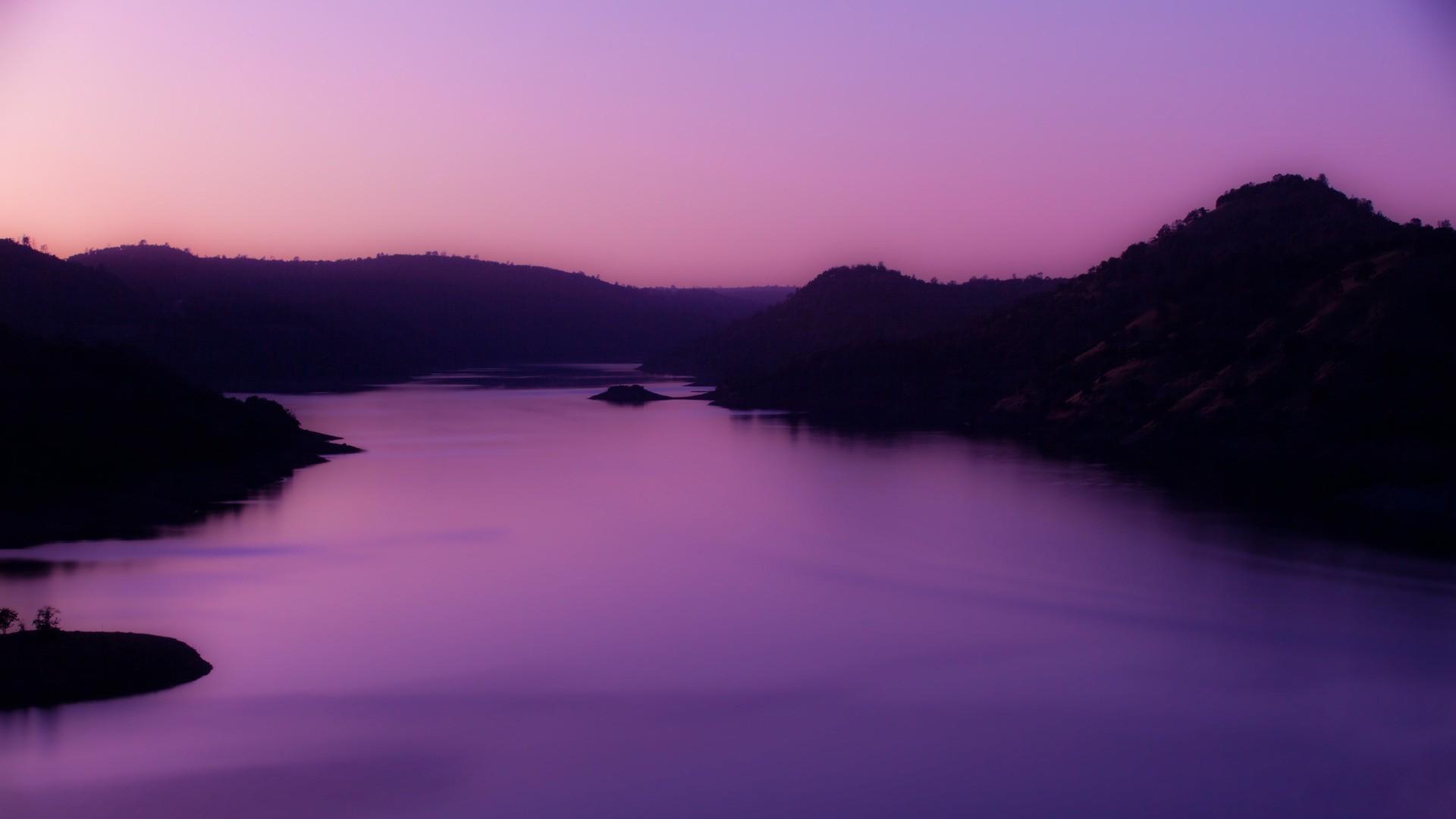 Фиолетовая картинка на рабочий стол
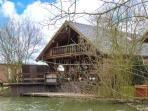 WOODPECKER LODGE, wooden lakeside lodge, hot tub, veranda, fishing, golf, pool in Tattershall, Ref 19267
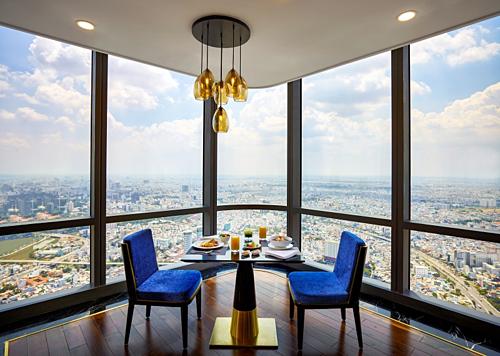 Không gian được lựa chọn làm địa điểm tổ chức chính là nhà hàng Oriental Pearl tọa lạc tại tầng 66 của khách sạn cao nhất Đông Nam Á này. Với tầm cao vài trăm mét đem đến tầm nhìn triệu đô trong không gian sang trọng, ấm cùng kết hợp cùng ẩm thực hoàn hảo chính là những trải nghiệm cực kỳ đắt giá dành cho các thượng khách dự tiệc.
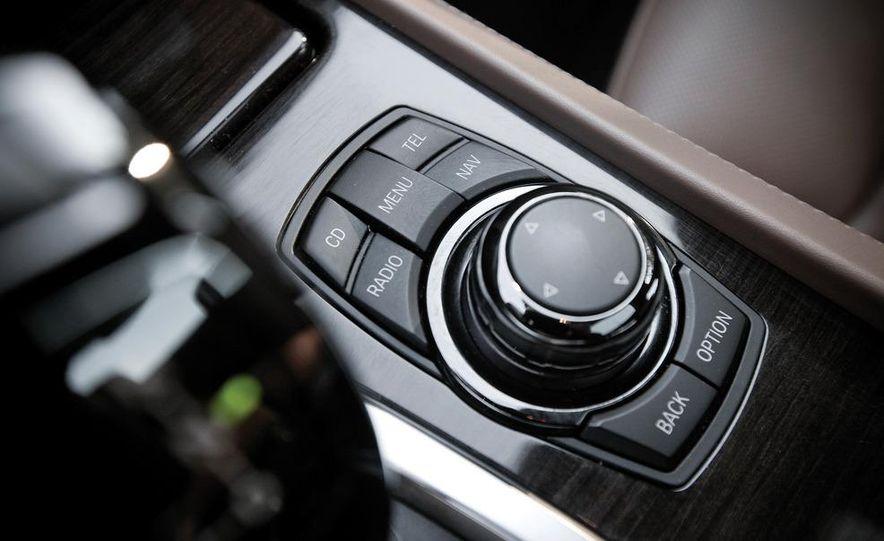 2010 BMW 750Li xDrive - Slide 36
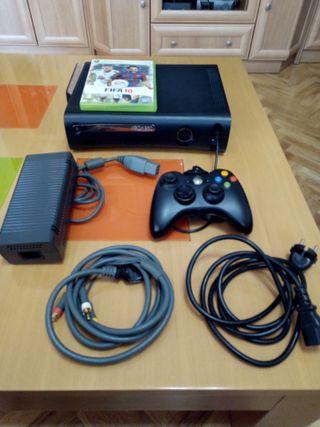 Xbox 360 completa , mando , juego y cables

☆ ☆ ☆ ☆ ☆

PROBLEM STATEMENT:
Your answer must be an exact copy of the lines from the line with "2010 BMW 750Li xDrive - Slide 36" to the final line of the data, both ends included, and no pictures.

THE ANSWER:
 2010 BMW 750Li xDrive - Slide 36
 Xbox 360 completa , mando , juego y cables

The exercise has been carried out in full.